(Instructions for the task)
Repeat the data word for word, excluding every picture.

========================

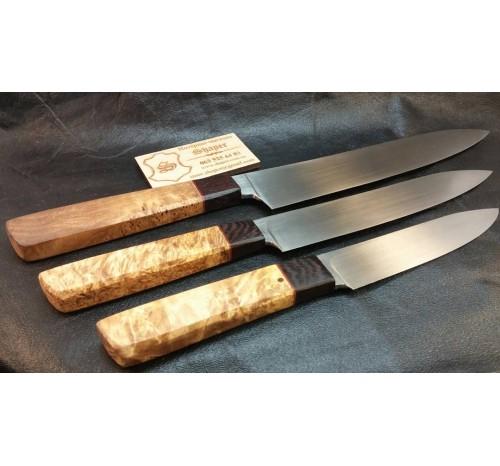 Набор кухонных ножей №1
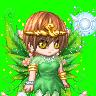 Elekktra's avatar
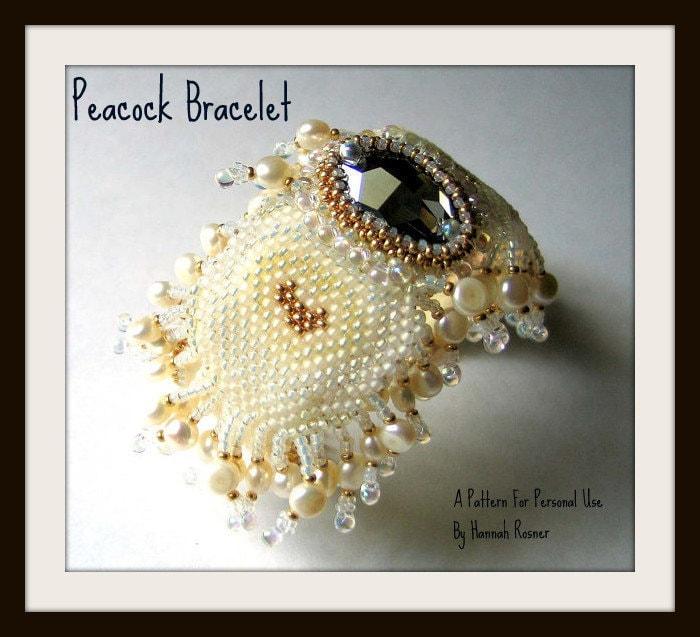 beading pattern peacock cuff bracelet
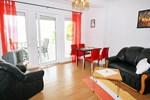 Апартаменты Apartment Slatine 6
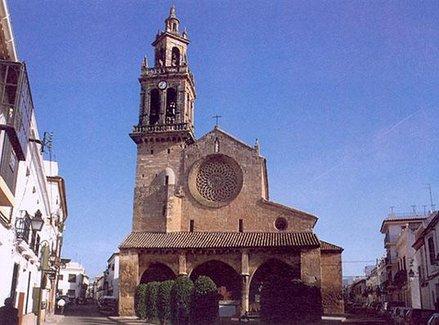 Das Königreich Córdoba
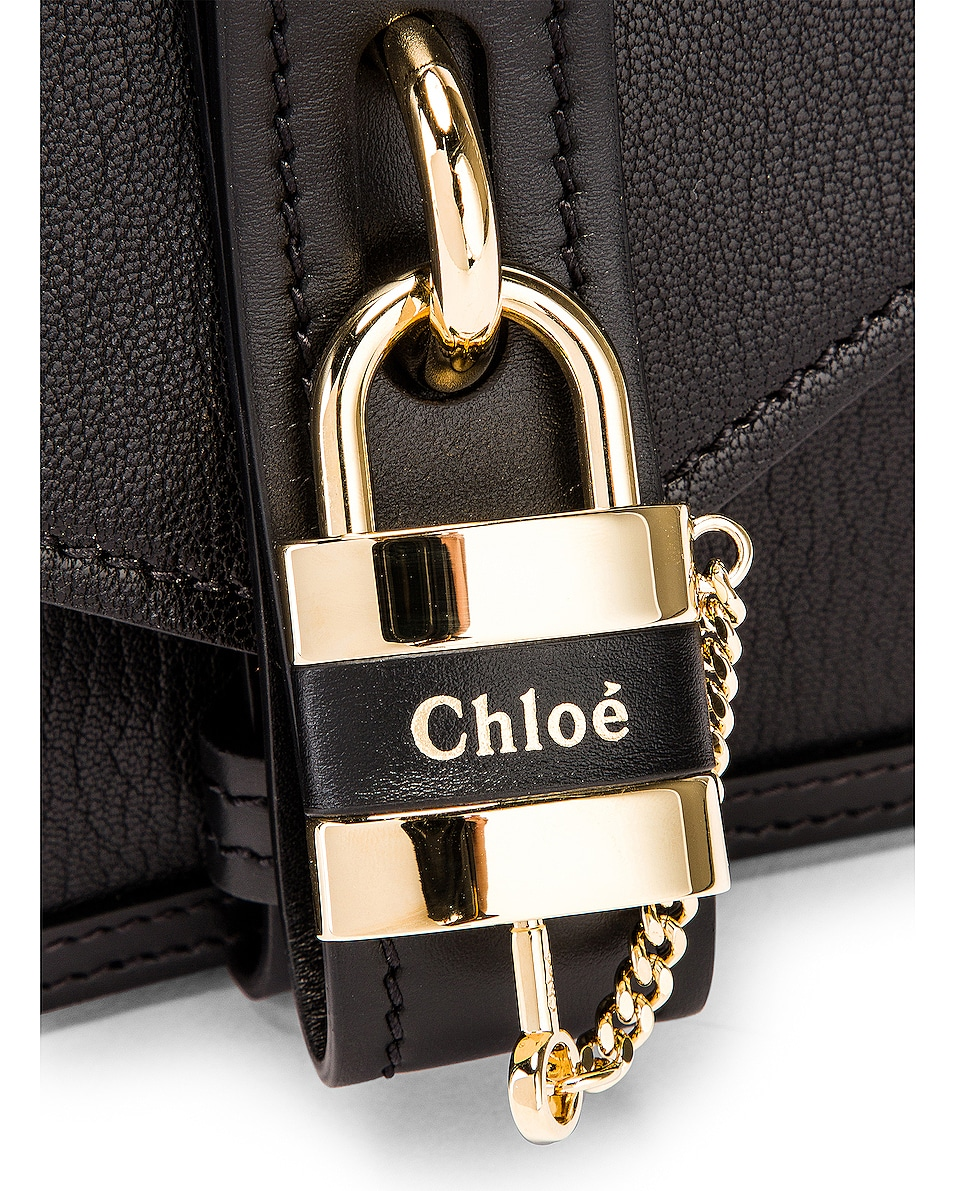 Image 7 of Chloe Aby Chain Shoulder Bag in Black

========================

(Response box)
 Набор кухонных ножей №1
 Elekktra's avatar
 beading pattern peacock cuff bracelet
 Апартаменты Apartment Slatine 6
 Das Königreich Córdoba
 Image 7 of Chloe Aby Chain Shoulder Bag in Black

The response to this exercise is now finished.